◆ Text passage ◆
▶

Reference is currently made to FIGS. 1 and 2, which are isometric views of a combined thermoelectric cooler and bottle warmer system 10, in accordance with embodiments of the current invention. The thermoelectric cooler and bottle warmer system includes: a bottle warmer/sterilizer/hot water unit 12; a thermoelectric refrigerator unit 14; and a system enclosure 16 enclosing bottle warmer/sterilizer/hot water unit 12 and thermoelectric refrigerator unit 14. The thermoelectric refrigerator unit includes a refrigerator cover 18. An integrated system carrying handle 20 is shown in the current figure in a stowed/stored configuration. The bottle warmer/sterilizer/hot water unit (referred hereinbelow as “bottle warmer unit”) includes: a bottle warmer unit cover 21, having ventilation holes 22 as shown in the figure, a unit well 23; a unit heating cup 24, and an exemplary bottle 25. The thermoelectric refrigerator unit additionally includes ventilation openings 28, which are discussed further hereinbelow.

An additional cup/bottle holding well 26 with an exemplary additional bottle 30 are located next to the bottle warmer unit, as shown in the figures. Optionally or alternatively, cup/bottle holding well 26 may hold a cup or any other bottle or vessel, such as but not limited: a water bottle, a can of juice, and a coffee cup.

In the specification and claims which follow, in the context of embodiment of the current invention, the word “bottle” is intended to mean any cup, bottle, or vessel, such as but not limited: a baby bottle (as shown in the figures), a water bottle, and any vessel that has a general cylindrical shape and which may be used for safely heating a liquid therein.

◀

◆ Source data ◆

▶

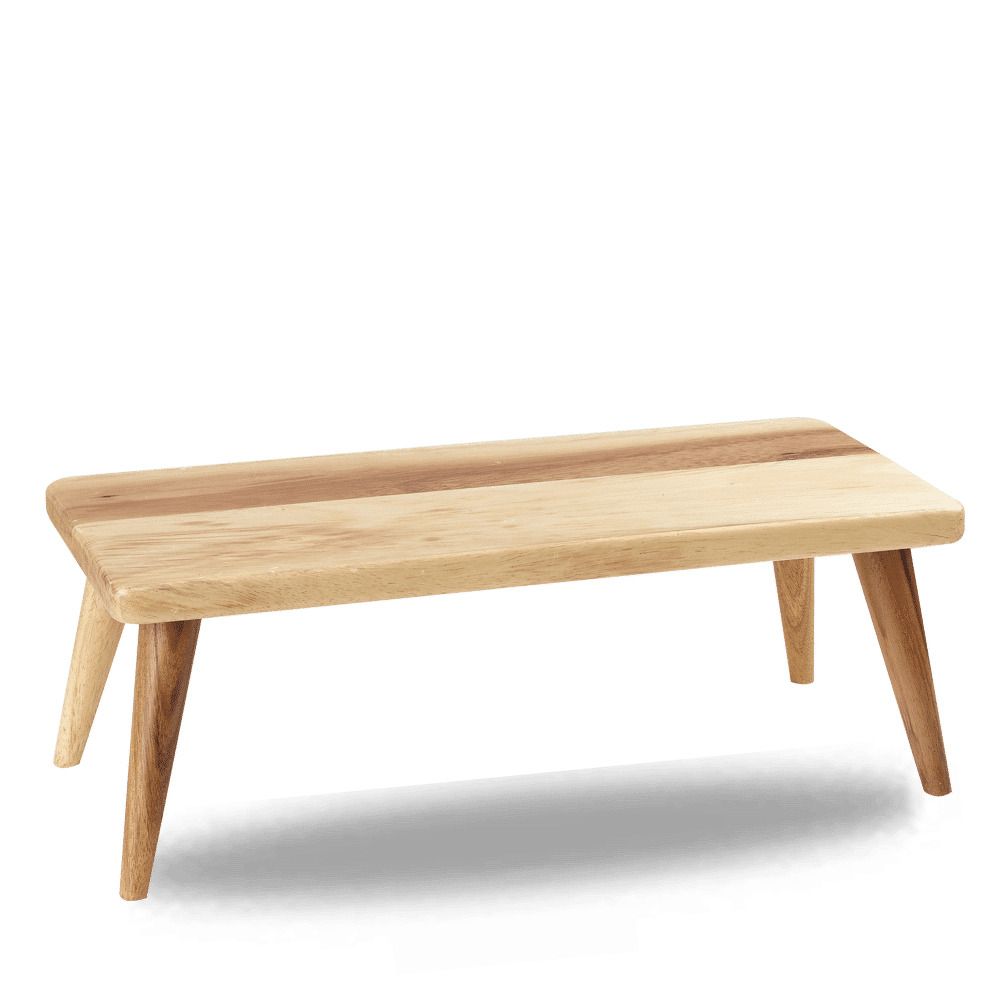 Alzata Buffet Rettangolare 42,7 X 18,4 X 15,5 Cm Buffetscape Wood - Churchill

◀

◆ Your task ◆
In the bottle warmer text, which units does the thermoelectric cooler and bottle warmer system include? Give each one with its reference numeral. Base your answer solely on the text about the cooler and bottle warmer.

◆ Answer space ◆
- Bottle warmer/sterilizer/hot water unit 12
- Thermoelectric refrigerator unit 14
- System enclosure 16